Matthew Salesses (Photo by Grace Salesses)

Do you think originality matters in fiction? How do you talk to students about originality?

I do think it matters, but I don’t actually think it’s something to worry about. It’s already there, for each of us. There’s no teaching originality, only the faith to believe in the originality of the self.

You defend coincidence in story and argue against the notion that a story could be unbelievable. Yet there are times in reading a story that I feel like the writer has manipulated events in such a way that is convenient to the story they wanted to tell. And that feels like cheating. Is that different from a story being “unbelievable”?

I think the feeling that the story is “cheating” is a feeling we learn alongside a set of expectations of what a story should do or be. The feeling comes from the story not following the rules that you expect it to follow. The point is that there are various rules, some which embrace what one might call “manipulating” events and some which embrace hiding that manipulation. There is no writing, though, that isn’t literally a writer’s manipulation of words and events. We need to stop pretending the story just comes on its own and isn’t within the writer’s control. Then we can address why some readers feel that one kind of control is “natural” or (one of my least favorite words for fiction) “organic,” while another kind of control is “cheating” (which is to say, against the rules).

Do you have thoughts on the use of sensitivity readers?

Use them, sure, but they’re no replacement for friends.

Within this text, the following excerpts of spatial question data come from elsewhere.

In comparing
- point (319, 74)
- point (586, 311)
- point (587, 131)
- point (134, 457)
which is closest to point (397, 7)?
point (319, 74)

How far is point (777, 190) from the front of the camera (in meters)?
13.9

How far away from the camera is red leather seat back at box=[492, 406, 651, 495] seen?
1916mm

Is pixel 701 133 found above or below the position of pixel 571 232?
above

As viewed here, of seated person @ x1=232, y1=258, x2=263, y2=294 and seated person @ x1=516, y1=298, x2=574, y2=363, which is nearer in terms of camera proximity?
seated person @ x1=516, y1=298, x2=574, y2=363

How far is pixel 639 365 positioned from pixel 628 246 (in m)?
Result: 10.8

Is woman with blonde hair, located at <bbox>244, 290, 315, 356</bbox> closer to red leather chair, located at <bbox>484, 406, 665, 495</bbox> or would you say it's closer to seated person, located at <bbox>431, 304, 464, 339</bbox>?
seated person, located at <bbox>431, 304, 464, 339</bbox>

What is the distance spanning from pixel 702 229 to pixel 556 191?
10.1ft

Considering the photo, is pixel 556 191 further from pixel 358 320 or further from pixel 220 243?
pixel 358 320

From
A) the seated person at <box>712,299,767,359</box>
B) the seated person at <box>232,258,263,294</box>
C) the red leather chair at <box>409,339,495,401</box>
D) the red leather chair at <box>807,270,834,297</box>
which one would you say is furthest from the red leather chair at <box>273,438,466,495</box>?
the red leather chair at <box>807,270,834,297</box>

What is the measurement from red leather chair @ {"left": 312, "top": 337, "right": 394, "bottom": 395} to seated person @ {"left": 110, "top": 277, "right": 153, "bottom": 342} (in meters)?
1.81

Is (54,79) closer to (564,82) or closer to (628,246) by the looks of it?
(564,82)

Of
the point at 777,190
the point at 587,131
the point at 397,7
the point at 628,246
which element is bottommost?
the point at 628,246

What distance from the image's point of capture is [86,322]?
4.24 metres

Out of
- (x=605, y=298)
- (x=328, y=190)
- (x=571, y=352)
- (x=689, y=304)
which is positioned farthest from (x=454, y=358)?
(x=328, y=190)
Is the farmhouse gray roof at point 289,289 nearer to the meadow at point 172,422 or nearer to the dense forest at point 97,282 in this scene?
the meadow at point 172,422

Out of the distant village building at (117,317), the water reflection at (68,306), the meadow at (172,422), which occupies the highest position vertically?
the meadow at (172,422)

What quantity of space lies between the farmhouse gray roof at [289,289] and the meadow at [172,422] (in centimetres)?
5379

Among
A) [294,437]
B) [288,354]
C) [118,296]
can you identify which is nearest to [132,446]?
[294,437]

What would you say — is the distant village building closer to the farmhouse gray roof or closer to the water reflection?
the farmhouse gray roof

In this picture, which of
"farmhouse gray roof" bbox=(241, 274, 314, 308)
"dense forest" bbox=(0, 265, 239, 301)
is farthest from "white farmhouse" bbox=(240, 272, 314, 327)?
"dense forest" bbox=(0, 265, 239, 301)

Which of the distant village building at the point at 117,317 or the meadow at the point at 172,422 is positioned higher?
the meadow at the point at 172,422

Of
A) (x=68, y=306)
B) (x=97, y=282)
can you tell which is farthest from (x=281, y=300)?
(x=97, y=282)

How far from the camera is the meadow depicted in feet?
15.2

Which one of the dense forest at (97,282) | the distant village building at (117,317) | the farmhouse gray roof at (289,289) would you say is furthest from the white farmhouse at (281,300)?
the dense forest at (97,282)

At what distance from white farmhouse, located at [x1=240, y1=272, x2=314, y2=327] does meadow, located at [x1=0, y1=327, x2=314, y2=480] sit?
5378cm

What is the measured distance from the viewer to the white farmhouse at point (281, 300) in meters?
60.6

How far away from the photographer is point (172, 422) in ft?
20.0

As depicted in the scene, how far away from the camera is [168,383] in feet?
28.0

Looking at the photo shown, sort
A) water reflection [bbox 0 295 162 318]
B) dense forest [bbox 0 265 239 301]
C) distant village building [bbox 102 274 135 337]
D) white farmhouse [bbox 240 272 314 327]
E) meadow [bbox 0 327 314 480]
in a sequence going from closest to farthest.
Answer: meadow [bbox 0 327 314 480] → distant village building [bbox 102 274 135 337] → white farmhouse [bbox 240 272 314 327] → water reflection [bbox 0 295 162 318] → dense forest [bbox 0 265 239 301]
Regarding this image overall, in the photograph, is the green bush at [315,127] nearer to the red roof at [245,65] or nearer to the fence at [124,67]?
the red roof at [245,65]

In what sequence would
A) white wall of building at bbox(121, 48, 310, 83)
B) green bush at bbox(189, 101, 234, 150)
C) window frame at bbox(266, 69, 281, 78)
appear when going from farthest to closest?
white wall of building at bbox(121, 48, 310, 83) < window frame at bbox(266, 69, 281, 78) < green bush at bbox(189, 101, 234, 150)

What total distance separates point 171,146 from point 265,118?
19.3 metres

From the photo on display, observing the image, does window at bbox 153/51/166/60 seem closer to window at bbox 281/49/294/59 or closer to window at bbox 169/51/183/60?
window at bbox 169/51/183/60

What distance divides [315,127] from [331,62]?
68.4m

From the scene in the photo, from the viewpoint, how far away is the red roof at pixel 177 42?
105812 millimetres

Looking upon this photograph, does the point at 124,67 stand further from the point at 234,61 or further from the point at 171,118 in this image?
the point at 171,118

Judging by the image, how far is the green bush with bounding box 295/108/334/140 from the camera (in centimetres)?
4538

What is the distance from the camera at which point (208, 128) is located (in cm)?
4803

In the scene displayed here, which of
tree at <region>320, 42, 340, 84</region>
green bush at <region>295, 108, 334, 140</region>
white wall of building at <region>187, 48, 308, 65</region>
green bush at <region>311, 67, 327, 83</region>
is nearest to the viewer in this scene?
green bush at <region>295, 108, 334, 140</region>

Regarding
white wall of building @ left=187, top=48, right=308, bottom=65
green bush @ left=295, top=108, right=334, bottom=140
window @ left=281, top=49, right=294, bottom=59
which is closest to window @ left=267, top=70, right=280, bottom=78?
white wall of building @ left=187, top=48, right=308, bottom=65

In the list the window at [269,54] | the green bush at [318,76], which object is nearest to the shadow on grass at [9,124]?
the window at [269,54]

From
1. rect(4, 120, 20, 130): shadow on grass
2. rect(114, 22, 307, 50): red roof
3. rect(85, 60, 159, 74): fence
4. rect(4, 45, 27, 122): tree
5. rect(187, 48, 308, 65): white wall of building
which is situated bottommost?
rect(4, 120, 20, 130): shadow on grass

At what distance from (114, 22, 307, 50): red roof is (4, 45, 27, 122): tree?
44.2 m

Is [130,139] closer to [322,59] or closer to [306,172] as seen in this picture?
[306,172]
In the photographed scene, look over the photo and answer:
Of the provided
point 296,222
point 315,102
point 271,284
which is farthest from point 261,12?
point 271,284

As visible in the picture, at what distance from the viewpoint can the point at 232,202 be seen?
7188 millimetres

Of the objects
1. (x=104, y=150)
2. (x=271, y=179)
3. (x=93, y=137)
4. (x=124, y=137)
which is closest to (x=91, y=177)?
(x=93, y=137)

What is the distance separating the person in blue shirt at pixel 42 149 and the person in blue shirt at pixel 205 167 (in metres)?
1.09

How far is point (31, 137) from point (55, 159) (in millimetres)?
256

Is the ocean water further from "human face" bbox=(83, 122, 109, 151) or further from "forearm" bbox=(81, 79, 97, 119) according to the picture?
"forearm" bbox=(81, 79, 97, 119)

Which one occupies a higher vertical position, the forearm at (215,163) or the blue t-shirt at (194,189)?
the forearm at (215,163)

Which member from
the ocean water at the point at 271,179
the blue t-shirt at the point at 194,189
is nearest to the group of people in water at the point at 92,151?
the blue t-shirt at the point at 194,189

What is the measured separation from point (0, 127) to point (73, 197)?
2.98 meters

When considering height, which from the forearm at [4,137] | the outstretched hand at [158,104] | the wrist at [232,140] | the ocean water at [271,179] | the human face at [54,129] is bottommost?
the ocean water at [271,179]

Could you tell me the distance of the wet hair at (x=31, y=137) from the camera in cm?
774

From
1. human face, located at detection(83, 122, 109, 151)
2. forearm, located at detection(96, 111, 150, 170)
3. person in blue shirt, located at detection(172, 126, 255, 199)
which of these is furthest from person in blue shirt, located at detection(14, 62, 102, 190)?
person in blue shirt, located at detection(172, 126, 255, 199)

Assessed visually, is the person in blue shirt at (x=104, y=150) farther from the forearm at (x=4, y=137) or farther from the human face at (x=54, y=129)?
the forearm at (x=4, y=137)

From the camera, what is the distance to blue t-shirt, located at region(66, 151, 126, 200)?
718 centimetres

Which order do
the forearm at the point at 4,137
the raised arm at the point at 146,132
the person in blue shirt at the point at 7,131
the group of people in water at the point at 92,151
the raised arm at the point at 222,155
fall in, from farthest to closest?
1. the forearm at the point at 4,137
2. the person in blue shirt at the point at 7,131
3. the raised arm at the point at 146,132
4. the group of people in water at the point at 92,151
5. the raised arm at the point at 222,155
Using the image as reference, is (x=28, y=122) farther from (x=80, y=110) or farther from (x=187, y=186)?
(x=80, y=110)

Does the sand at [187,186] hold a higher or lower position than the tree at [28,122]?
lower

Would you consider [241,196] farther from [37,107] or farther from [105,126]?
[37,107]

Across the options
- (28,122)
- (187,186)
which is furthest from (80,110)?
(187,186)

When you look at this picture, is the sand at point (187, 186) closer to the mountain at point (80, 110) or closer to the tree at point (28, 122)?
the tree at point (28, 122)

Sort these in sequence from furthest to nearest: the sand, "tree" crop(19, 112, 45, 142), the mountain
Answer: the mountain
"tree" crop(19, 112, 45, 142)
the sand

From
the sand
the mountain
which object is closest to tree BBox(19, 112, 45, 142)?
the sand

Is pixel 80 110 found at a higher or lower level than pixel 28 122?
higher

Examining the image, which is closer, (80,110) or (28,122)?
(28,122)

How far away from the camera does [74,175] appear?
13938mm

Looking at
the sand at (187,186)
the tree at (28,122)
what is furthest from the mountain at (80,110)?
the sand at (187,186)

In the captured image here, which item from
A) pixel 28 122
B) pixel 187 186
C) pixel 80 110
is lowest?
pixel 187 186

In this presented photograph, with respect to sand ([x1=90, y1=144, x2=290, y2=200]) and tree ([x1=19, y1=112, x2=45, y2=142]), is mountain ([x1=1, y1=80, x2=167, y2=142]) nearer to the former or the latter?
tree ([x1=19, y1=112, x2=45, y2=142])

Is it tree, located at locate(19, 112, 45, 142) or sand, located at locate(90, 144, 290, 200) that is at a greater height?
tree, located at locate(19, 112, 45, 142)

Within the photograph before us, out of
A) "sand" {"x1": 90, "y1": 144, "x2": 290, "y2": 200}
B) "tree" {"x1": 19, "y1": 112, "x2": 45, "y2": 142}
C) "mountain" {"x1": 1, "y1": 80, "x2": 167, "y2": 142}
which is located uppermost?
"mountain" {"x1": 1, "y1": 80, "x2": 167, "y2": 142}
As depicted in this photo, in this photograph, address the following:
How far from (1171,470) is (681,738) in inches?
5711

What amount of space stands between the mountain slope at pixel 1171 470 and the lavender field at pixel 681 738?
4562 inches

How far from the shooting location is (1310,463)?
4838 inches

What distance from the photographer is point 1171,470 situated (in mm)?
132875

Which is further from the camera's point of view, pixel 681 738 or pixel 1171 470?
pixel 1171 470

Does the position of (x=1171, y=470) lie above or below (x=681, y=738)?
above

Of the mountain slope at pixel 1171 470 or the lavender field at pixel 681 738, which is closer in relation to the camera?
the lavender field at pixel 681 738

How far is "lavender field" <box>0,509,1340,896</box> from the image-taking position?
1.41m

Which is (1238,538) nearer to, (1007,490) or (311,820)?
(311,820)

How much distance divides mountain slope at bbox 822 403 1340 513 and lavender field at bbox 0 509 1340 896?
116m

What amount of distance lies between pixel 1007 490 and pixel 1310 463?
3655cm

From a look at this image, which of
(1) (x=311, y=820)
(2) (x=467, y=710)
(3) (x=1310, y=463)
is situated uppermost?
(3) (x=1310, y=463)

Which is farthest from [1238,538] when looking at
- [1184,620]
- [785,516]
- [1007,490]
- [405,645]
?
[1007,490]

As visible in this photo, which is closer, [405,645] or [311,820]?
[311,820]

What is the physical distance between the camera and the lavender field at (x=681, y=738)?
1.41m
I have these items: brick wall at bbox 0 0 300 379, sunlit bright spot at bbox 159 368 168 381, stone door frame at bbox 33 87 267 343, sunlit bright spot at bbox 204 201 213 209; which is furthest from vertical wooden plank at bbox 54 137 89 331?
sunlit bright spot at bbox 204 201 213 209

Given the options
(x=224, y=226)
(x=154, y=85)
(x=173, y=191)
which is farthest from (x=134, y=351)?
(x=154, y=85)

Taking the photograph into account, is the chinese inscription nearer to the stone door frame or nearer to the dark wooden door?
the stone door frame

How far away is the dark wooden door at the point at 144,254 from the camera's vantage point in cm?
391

If you can’t give your manuscript to a friend who can tell you straight, then don’t write it—you’re living as if you can separate yourself from the world you’re writing about. (“You need to change your life.”) Your imagination is not a free pass to a reality you choose not to participate in.

Is there any value to the idea that it is possible to write over-consciously, to write with craft too much in mind?

Sure, in producing new material. The key is revision. I believe in revision the way I believe in self-awareness. It’s the process of making conscious what is unconscious. The process of becoming a better writer is also the process of becoming a better person.